Data records:

- - - -

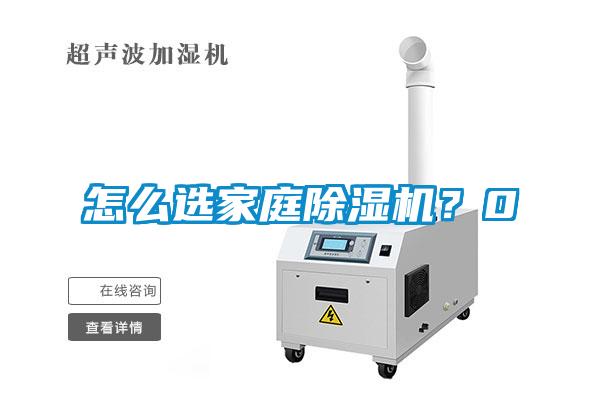怎么选家庭91抖音免费看片？0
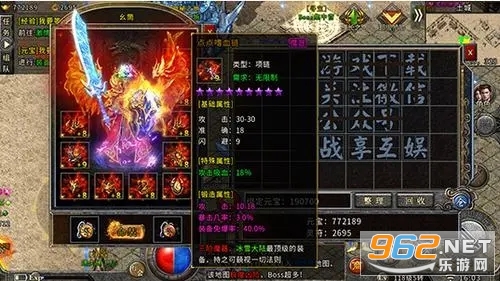 ��ѩ���泬��泬�������ٷ����ͼ1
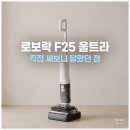 울트라크리닝 | 로보락 F25 울트라 스팀 물걸레 무선청소기 사용 후기 : 직접 써보니 달랐던 점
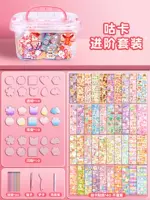 [Advanced Storage Box] 104 куска гуру 丨 Light Luxury Set Set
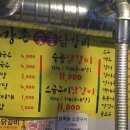 강촌 숯불 닭갈비 이미지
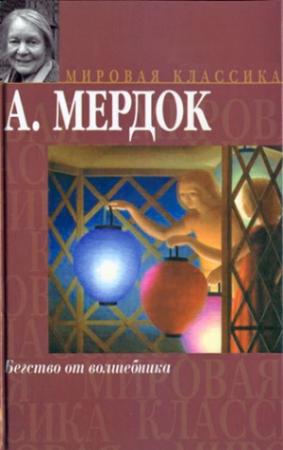 Обложка книги «Бегство  от  волшебника» — Айрис Мердок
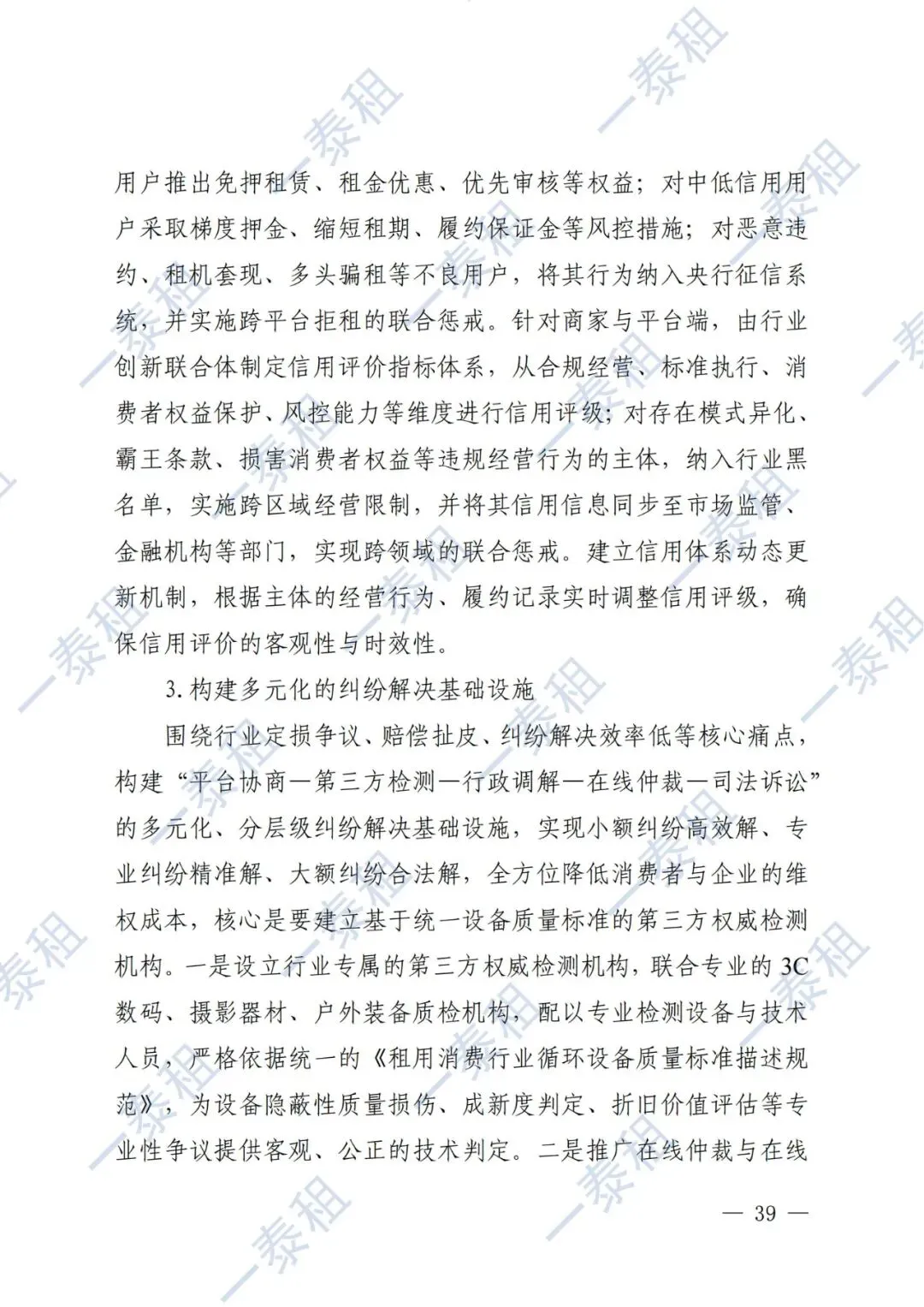 国家市场监管总局报告:租用消费迈入有序发展新阶段 —— 一泰租深度解读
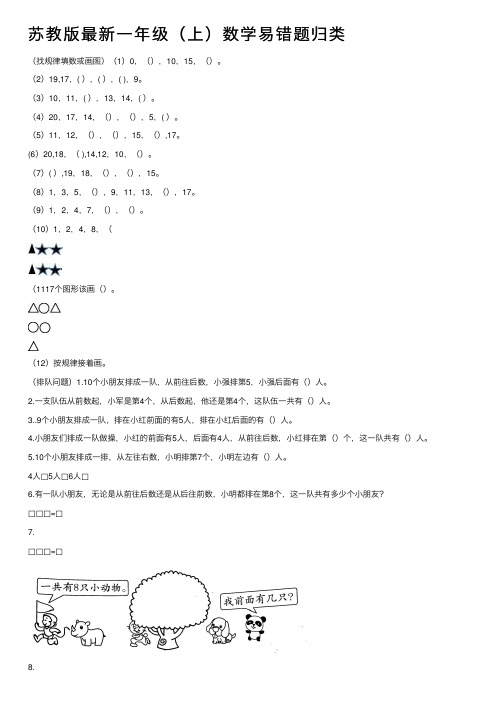 苏教版最新一年级（上）数学易错题归类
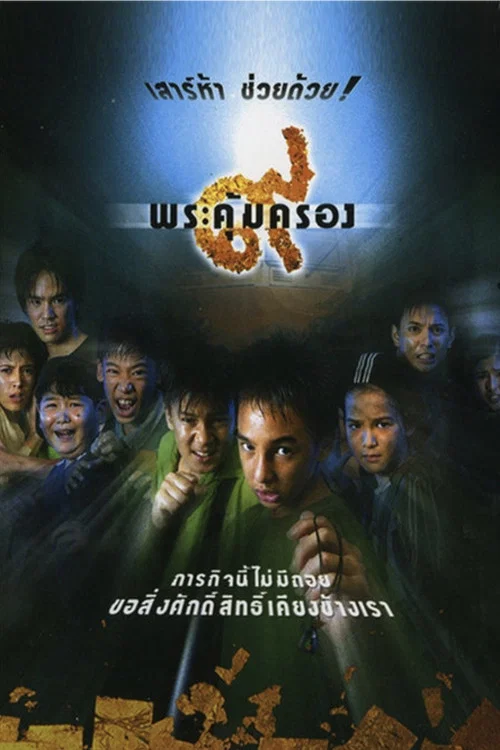 ๙ พระคุ้มครอง постер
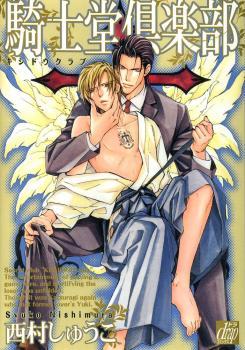 騎士堂倶楽部 [Kishidou Kurabu] (Paperback)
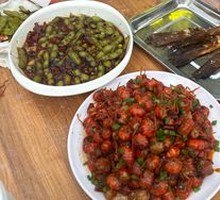 Spiced Soybeans Salad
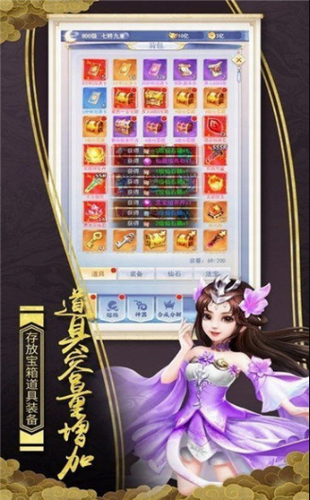 仙剑之侠心铮骨图2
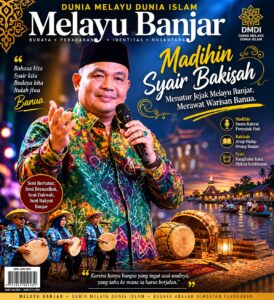 PAMADIHIN SYAHRANI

- - - -

Write out the captions of all the entries above exactly as they appear, one per line, and leave out the pictures.

怎么选家庭91抖音免费看片？0
 ��ѩ���泬��泬�������ٷ����ͼ1
 울트라크리닝 | 로보락 F25 울트라 스팀 물걸레 무선청소기 사용 후기 : 직접 써보니 달랐던 점
 [Advanced Storage Box] 104 куска гуру 丨 Light Luxury Set Set
 강촌 숯불 닭갈비 이미지
 Обложка книги «Бегство  от  волшебника» — Айрис Мердок
 国家市场监管总局报告:租用消费迈入有序发展新阶段 —— 一泰租深度解读
 苏教版最新一年级（上）数学易错题归类
 ๙ พระคุ้มครอง постер
 騎士堂倶楽部 [Kishidou Kurabu] (Paperback)
 Spiced Soybeans Salad
 仙剑之侠心铮骨图2
 PAMADIHIN SYAHRANI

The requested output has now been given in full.